Even as a seasoned provider, I lose sight of the very primal fear that is underlying so much of what providers believe and say and do. Vulnerable pregnant women are the last ones who should be navigating this minefield.
And in defense of doctors, I completely understand where they are coming from. One lawsuit for a poor outcome they may or may not have had any influence over can end their career and bankrupt them. One. This is a catastrophic context in which to help women give birth.
This NYTs piece didn’t even get into all the domino effects of unnecessary monitoring— that women cannot walk around normally as they would in labor, can’t squat, get in the shower or do any of the things mammal mothers instinctively do to bring their babies down. Can’t do any of that tethered by cords to a machine. Can’t even move normally with wireless monitors or intermittent monitoring because the monitoring trumps all else. The strip is king.
It’s a systemwide failure, driven by profiteering, the insurance racket, failed understanding of normal human mammalian maternal and infant physiology, disinterest in women’s rights of passage, indifference to breastfeeding, ignorance of postpartum and newborn neuroscience and attachment. I mean it goes on and on.

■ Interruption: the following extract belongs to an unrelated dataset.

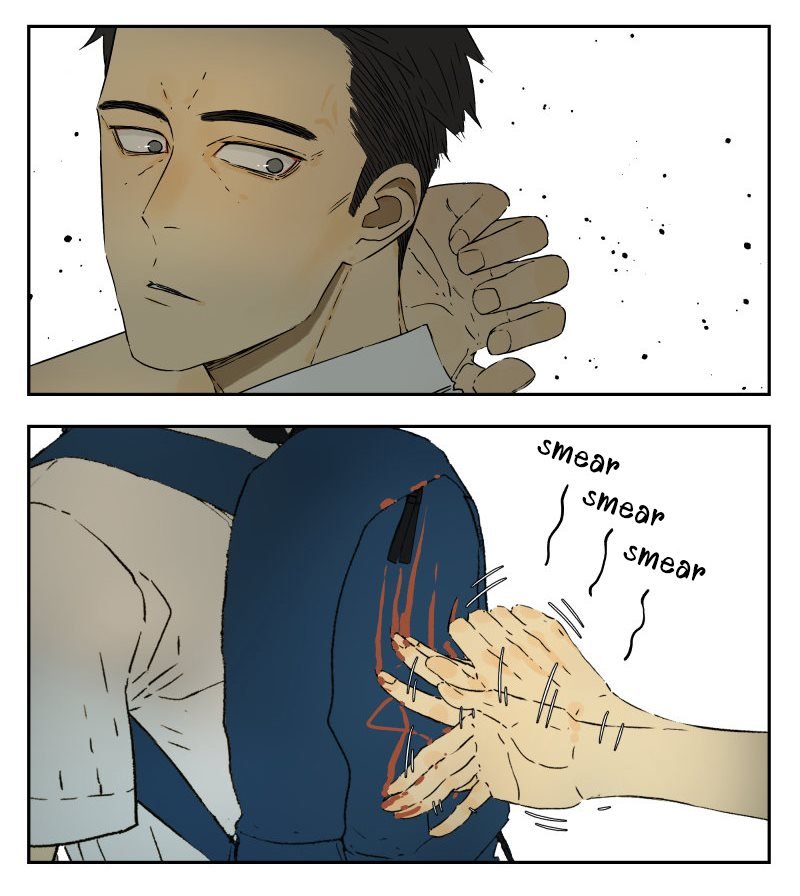 Nan Hao & Shang Feng chapter 15 page 7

So how do we disentangle all of the above from a modern woman’s experience trying to have a healthy and happy birth and mothering?
We have to start by going back to the roots of humanized care. Midwives carrying for low risk women should be the default.

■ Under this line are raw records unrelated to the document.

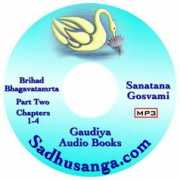 chakra.org Brihad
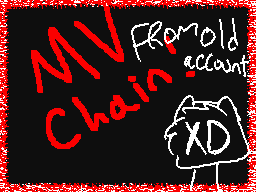 Flipnote by EvasFire13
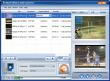 Free Download Xilisoft MPEG to DVD Converter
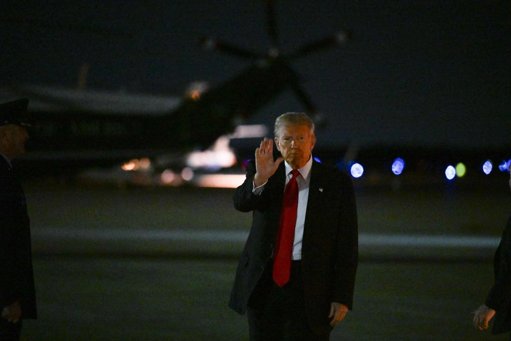 Amenaza de Intervención Militar en Nigeria por Violencia contra Cristianos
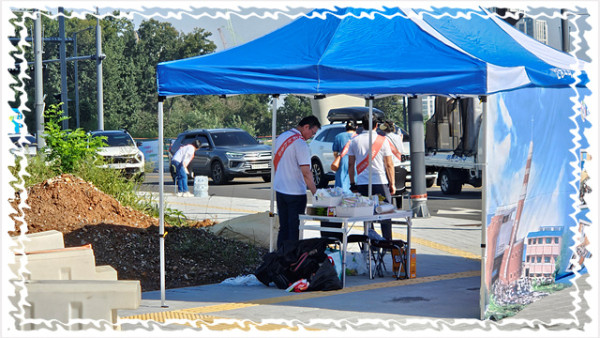 7c54ca24149611a3f46bf796ddc4ab31_1759029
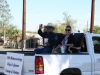 HHS-Homecoming-2013_033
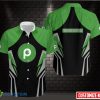 3D All Over Printed publix Personalized Name 3D Hawaiian Shirt Product Photo 1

Say no to induction. No to pitocin in labor. Get the machines and the beeping and the fluorescent lights out of the birth rooms. Returning to sacredness, to the intimacy of birth, to oxytocin, to family, to grounding in mother and baby primal needs. Privacy. Closeness. Connection. Love….This is available to most women. We must stop lying to them.
Turn off the ***$ing machines!
An excellent article today from . Note the lack of evidence supporting the use of continuous fetal monitoring, the clear influence of business and economics, and the money grab from AI companies who claim studies support their product - when in fact they don’t - resulting in remote monitoring hubs.
I especially love that placenta accreta is described early in the article so the public can see that cesareans carry risk. As a result, we need to ensure that they occur only when needed or wanted.
Note that the photo for this article is of a remote monitoring hub. One such hub is up to 60 miles away from the hospital in which the woman is laboring.
“Nearly every woman who gives birth in an American hospital is strapped with a belt of sensors to track the baby’s heartbeat. If the pattern is deemed abnormal — too slow, for example — doctors often call for an emergency C-section.
But this round-the-clock monitoring, the most common obstetric procedure in the country, rarely helps baby or mother. Decades of research have shown that the tool does not reliably predict fetal distress. In fact, experts say, it leads to many unnecessary surgeries as doctors overreact to its ever-changing readouts.
The obstetrics field has long ignored these problems. Now, it’s putting more trust than ever on the flawed technology, often prioritizing business and legal concerns ahead of what’s best for patients, The New York Times found.
This fall, the American College of Obstetricians and Gynecologists updated its guidelines on continuous monitoring, sanctioning it even as some other wealthy countries have cautioned against its routine use…
All three remote hubs, along with 400 other hospitals around the country, use A.I. software to help analyze the heart data. The software’s maker, PeriGen, has claimed on its website that 50 studies backed up its products.
But none of the studies found that the technology improved birth outcomes. PeriGen removed the list of studies after an inquiry from The Times. The company’s chief executive, Matthew Sappern, acknowledged that no clinical trials had shown benefits.”